>>>>

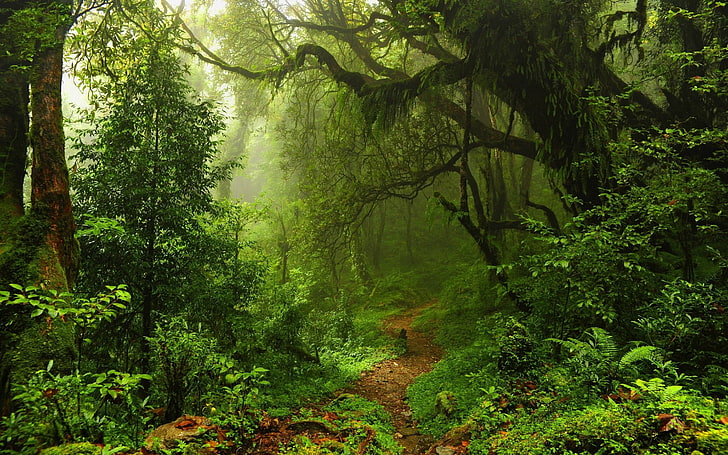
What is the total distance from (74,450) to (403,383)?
21.2 feet

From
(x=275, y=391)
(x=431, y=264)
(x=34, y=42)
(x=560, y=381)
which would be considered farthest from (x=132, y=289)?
(x=431, y=264)

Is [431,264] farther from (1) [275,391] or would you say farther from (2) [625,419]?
(2) [625,419]

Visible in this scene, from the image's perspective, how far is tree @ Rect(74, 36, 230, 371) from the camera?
6191 mm

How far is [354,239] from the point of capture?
1291cm

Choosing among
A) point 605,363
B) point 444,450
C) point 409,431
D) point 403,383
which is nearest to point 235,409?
point 444,450

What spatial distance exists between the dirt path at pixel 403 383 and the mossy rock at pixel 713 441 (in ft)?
10.1

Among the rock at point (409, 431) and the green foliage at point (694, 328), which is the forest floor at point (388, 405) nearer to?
the rock at point (409, 431)

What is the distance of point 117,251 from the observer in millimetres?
6094

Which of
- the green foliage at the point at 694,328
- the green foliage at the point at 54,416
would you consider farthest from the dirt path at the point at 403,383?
the green foliage at the point at 54,416

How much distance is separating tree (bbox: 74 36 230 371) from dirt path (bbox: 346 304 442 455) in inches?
161

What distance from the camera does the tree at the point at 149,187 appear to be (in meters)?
6.19

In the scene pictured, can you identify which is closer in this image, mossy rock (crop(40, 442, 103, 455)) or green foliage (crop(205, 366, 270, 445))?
mossy rock (crop(40, 442, 103, 455))

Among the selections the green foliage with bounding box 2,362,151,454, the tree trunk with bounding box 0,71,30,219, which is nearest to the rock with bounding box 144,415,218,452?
the green foliage with bounding box 2,362,151,454

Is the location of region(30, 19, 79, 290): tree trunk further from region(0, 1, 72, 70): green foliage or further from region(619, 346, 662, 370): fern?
region(619, 346, 662, 370): fern
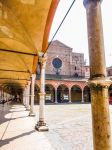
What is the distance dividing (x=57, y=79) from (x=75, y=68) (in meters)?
8.35

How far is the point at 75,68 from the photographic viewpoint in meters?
42.2

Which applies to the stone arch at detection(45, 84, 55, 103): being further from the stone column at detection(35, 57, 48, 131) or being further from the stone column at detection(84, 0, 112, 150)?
the stone column at detection(84, 0, 112, 150)

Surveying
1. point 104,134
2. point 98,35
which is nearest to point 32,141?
point 104,134

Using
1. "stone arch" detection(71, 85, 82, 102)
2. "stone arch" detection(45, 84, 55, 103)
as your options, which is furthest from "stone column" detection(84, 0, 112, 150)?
"stone arch" detection(71, 85, 82, 102)

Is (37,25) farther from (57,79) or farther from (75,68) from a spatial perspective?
(75,68)

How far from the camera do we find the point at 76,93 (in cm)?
3959

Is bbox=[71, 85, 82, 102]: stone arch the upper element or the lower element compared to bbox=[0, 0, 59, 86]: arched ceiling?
lower

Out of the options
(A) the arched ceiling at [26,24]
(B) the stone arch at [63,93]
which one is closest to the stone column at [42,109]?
(A) the arched ceiling at [26,24]

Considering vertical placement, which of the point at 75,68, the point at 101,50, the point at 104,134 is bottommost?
the point at 104,134

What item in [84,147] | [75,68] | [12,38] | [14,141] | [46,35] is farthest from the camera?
[75,68]

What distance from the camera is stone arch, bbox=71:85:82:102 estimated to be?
3919 cm

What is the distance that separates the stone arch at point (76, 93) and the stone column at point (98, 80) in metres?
36.6

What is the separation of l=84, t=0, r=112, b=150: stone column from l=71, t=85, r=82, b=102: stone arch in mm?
36635

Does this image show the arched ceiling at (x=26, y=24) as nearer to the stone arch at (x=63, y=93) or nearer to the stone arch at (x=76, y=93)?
the stone arch at (x=63, y=93)
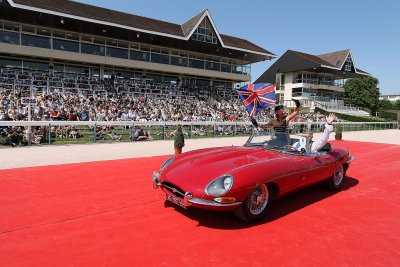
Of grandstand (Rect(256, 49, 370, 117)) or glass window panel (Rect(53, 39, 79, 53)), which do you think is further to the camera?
grandstand (Rect(256, 49, 370, 117))

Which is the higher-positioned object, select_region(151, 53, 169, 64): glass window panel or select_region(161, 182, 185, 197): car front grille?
select_region(151, 53, 169, 64): glass window panel

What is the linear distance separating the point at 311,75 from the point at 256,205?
54.4 metres

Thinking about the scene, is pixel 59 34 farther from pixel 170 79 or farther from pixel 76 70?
pixel 170 79

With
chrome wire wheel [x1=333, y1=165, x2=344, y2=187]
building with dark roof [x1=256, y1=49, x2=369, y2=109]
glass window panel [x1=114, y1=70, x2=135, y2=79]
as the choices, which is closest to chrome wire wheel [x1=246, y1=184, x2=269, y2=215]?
chrome wire wheel [x1=333, y1=165, x2=344, y2=187]

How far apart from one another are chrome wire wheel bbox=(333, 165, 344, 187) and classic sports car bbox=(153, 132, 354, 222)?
1.04 feet

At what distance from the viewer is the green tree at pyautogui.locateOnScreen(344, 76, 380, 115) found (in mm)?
54250

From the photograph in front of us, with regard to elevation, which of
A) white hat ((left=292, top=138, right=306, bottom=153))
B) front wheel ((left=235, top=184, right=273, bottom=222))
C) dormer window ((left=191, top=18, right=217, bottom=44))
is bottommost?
front wheel ((left=235, top=184, right=273, bottom=222))

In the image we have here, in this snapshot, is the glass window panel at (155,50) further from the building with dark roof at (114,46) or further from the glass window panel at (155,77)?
the glass window panel at (155,77)

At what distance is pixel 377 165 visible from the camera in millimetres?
9609

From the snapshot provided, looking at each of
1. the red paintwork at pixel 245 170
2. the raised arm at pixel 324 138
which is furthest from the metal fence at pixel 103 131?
the red paintwork at pixel 245 170

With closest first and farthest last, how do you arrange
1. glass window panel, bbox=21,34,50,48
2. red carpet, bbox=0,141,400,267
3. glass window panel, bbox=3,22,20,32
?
red carpet, bbox=0,141,400,267 → glass window panel, bbox=3,22,20,32 → glass window panel, bbox=21,34,50,48

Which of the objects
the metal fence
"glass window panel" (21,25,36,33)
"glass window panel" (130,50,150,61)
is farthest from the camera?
"glass window panel" (130,50,150,61)

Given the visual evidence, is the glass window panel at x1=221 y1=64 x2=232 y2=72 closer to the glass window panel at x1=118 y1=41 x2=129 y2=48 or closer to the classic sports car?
the glass window panel at x1=118 y1=41 x2=129 y2=48

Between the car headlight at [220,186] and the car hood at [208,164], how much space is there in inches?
3.5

<<<<

Starting at the line of the listing that contains "Which is the higher-positioned" and ending after the line that contains "54.4 metres", recast those lines as a numbered list, leaving out any blank lines.

* _ANSWER TO THE TASK_
1. Which is the higher-positioned object, select_region(151, 53, 169, 64): glass window panel or select_region(161, 182, 185, 197): car front grille?
2. select_region(151, 53, 169, 64): glass window panel
3. What is the linear distance separating the point at 311,75 from the point at 256,205?
4. 54.4 metres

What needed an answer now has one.